▶ **Extract provided**:

HOA and FRES tendered the defense of the Beadle action to State Farm under HOA's condominium/association policy. The policy included a comprehensive business liability (Coverage L) provision and an optional directors and officers liability (Option DO) provision. Under Coverage L, State Farm agreed to "pay those sums that the insured becomes legally obligated to pay as damages because of bodily injury, property damage, personal injury or advertising injury to which" the policy applied. Coverage L obligated State Farm "to defend any claim or suit seeking damages payable under [the] policy even though the allegations of the suit may be groundless, false, or fraudulent." Under Option DO, State Farm agreed to "pay those sums that the insured becomes legally obligated to pay as damages because of ‘wrongful acts’ committed by an insured solely in the conduct of their management responsibilities for the Condominium/Association."

Mark Hattersley, a State Farm duty to defend claim representative, reviewed HOA and FRES's claim. He reviewed the Beadle complaint and spoke with Machen and Natalie Vance, counsel for HOA, FRES and Allied Trustee Services. Vance informed Hattersley that Beadle's property had been sold, but the trial court could set the sale aside. Hattersley shared his opinion that it was likely State Farm would deny the tender of defense by HOA and FRES, but he invited Vance to let him know of any new information. Hattersley prepared a coverage memo, summarizing Beadle's allegations and concluding that there was no potential coverage under Coverage L and Option DO.

Hattersley was not aware of a dispute about whether FRES was an additional insured under HOA's policy. State Farm did not offer a policy that included a property manager under Option DO of a condominium policy. Nevertheless, Hattersley testified it would not have made a difference in the first Beadle lawsuit if FRES was an insured under Option DO because there was no claim for damages that was covered under that provision.

State Farm denied HOA and FRES's tender of defense. Its denial letter asked HOA and FRES to provide State Farm with any additional information regarding the lawsuit, but Hattersley did not receive any further information from HOA or FRES. The Beadle lawsuit concluded after the trial court sustained demurrers to the complaint without leave to amend.

Beadle filed a complaint against HOA, FRES, Allied Trustee Services and Sutter Capital Group, LP on May 5, 2014, to set aside a foreclosure sale, cancel the trustee's deed and quiet title, and for an accounting and injunctive relief against an unlawful detainer action filed by Sutter Capital Group, LP against Beadle. The complaint alleged that Allied Trustee Services caused Beadle's property to be sold at auction and that Sutter Capital Group, LP purchased the property and obtained a trustee's deed upon sale. Beadle claimed the assessments against her were improper and the trustee's deed upon sale was wrongfully executed. She sought an order restoring possession of her property and damages. HOA and FRES tendered the defense of the second Beadle lawsuit to State Farm under HOA's policy. Hattersley reviewed that claim. He spoke with HOA's attorney Rod Baydaline regarding the matter. Hattersley told Baydaline it appeared the Beadle complaint did not seek bodily injury, property damage, personal injury or advertising injury damages under Coverage L, but there may be coverage under Option DO triggering a duty to defend. He also said it was unlikely FRES would qualify as an insured under Option DO. Hattersley prepared a detailed summary of the complaint and a coverage memoranda with his recommendations.

▶ **Work instruction**: Extend the account of the insurance coverage dispute, picking up right after its final sentence. The material that follows is not needed for the exercise.

▶ **Recorded information**:
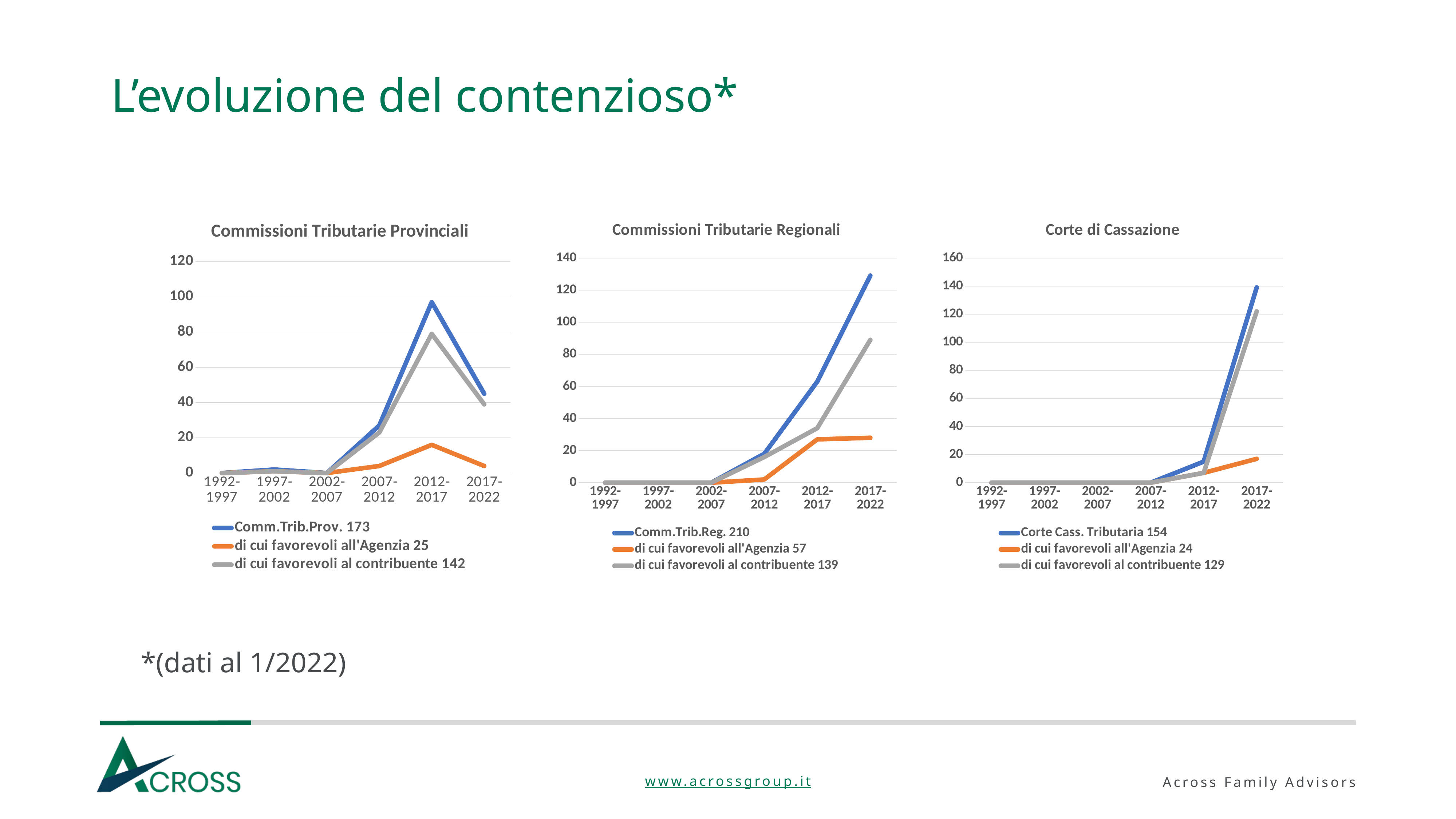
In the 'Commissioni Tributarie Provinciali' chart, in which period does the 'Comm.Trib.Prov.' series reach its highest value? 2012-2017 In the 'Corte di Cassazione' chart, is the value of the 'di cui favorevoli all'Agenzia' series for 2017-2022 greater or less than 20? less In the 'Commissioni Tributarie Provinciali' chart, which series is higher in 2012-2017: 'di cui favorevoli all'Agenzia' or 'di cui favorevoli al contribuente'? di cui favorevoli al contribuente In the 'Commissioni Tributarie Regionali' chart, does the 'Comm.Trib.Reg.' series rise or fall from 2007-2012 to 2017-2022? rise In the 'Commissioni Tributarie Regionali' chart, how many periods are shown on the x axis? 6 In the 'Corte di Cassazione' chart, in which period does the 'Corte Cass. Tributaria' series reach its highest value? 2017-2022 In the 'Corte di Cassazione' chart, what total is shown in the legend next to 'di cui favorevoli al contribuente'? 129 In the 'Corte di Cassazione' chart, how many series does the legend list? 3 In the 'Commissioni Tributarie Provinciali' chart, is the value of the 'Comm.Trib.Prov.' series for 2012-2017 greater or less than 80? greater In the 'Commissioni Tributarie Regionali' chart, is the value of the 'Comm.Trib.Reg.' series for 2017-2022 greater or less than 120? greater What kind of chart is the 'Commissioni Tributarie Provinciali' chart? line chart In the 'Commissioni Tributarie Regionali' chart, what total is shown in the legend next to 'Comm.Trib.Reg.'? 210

▶ **Written response**:
State Farm agreed to defend HOA against the second Beadle lawsuit, but denied the tender for FRES. The denial letter invited FRES to provide State Farm with any new or additional information affecting the coverage decision. Baydaline did not provide additional information regarding the claim.

On August 18, 2014, Beadle amended her complaint to add a cause of action for elder abuse. FRES's business attorney Sharon Futerman notified State Farm of the amendment. Hattersley reviewed the amended pleading and prepared a coverage memo. He determined the new cause of action did not give rise to a potential for coverage under Coverage L and State Farm did not have a duty to defend FRES. Accordingly, State Farm denied FRES's tender of defense for the first amended complaint. State Farm's denial letter to FRES again solicited additional information relating to FRES's claim.

State Farm continued to defend HOA against the second Beadle lawsuit. That lawsuit was eventually dismissed following successful demurrers.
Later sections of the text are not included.